Usage and ab-usage in the language of contemporary Anglicanism

The recent exchanges between Bishop John Shelby Spong of Newark, New Jersey and the Archbishop of Canterbury make entertaining reading.

Spong is a champion of all things new and radical – in this instance the wholehearted acceptance of homosexual relationships. Dr Carey, as the ‘focus of unity’ of an International Impairment of Communion threatened with further impairment on the issue, speaks with the voice of reasoned conservatism. ‘You feel passionately about this,’ writes the Archbishop, ‘and…you have the support of a significant number of bishops. However, I ask you in turn to recognise that a very large number of bishops from all over the world disagrees with you with equal passion’. He describes Spong’s tone as ‘hectoring and intemperate’.
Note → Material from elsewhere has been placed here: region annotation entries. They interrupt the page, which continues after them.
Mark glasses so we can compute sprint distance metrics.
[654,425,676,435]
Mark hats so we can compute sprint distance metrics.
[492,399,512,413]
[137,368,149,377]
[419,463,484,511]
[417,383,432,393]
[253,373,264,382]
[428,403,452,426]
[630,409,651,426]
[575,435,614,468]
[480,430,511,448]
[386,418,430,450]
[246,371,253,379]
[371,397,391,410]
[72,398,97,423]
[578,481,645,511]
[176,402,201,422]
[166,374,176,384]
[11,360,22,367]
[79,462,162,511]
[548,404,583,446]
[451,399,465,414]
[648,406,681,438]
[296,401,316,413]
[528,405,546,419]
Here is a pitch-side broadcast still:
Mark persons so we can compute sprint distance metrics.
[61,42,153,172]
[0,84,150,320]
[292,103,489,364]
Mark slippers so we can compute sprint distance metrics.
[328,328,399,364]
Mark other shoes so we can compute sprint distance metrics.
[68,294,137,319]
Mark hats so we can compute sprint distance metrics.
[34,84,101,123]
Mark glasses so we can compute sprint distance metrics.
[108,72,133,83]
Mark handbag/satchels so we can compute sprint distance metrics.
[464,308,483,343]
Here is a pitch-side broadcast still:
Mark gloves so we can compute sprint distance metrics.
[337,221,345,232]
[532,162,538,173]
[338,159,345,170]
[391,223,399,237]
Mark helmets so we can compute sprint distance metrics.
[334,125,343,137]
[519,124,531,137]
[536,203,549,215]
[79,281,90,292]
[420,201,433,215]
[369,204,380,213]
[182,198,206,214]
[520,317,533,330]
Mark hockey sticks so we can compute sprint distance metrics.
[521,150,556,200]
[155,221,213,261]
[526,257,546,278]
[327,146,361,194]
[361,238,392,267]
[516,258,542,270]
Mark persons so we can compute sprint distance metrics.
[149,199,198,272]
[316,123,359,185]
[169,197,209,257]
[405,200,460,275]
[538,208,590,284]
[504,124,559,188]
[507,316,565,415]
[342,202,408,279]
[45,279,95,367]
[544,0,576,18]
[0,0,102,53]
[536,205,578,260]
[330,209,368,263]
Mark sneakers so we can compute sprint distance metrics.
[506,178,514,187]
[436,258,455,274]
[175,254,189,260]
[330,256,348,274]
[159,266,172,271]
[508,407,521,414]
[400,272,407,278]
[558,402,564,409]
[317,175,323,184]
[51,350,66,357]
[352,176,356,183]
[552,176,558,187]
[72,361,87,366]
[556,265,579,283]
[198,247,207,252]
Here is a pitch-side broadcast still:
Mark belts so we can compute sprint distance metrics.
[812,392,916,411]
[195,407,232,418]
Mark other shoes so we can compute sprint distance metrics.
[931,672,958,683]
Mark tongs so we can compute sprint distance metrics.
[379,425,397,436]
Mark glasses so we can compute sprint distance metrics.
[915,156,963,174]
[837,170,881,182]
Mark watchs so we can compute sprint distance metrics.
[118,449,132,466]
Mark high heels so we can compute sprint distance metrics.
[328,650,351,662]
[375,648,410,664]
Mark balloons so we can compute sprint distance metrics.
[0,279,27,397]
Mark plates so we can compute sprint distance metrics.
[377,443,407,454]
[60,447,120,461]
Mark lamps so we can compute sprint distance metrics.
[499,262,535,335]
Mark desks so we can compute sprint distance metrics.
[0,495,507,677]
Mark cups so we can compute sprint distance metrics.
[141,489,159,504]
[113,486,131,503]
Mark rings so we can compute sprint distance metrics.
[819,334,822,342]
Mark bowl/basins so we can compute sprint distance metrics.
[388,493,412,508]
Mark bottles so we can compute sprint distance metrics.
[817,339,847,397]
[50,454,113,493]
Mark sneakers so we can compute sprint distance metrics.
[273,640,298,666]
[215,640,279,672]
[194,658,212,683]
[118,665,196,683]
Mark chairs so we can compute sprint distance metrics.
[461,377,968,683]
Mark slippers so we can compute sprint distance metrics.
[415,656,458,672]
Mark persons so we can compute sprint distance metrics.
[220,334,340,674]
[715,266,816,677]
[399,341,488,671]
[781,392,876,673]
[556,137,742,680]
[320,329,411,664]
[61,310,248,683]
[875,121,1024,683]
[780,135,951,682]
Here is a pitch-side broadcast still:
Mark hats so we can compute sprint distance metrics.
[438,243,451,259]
What is amusing, of course, is Dr. Carey’s unselfconscious exercise in role reversal. It is not long since he was the one who was hectoring, intemperate and in a minority among bishops of the communion. But the fact that ‘a very large number of bishops from all over the world’ disagreed with him did not restrain him from proclaiming to the Reader’s Digest and to the world that they all were heretics.

As Jack Spong must surely see, the Archbishop is hardly one, at his late stage, to complain about the tone of the debate.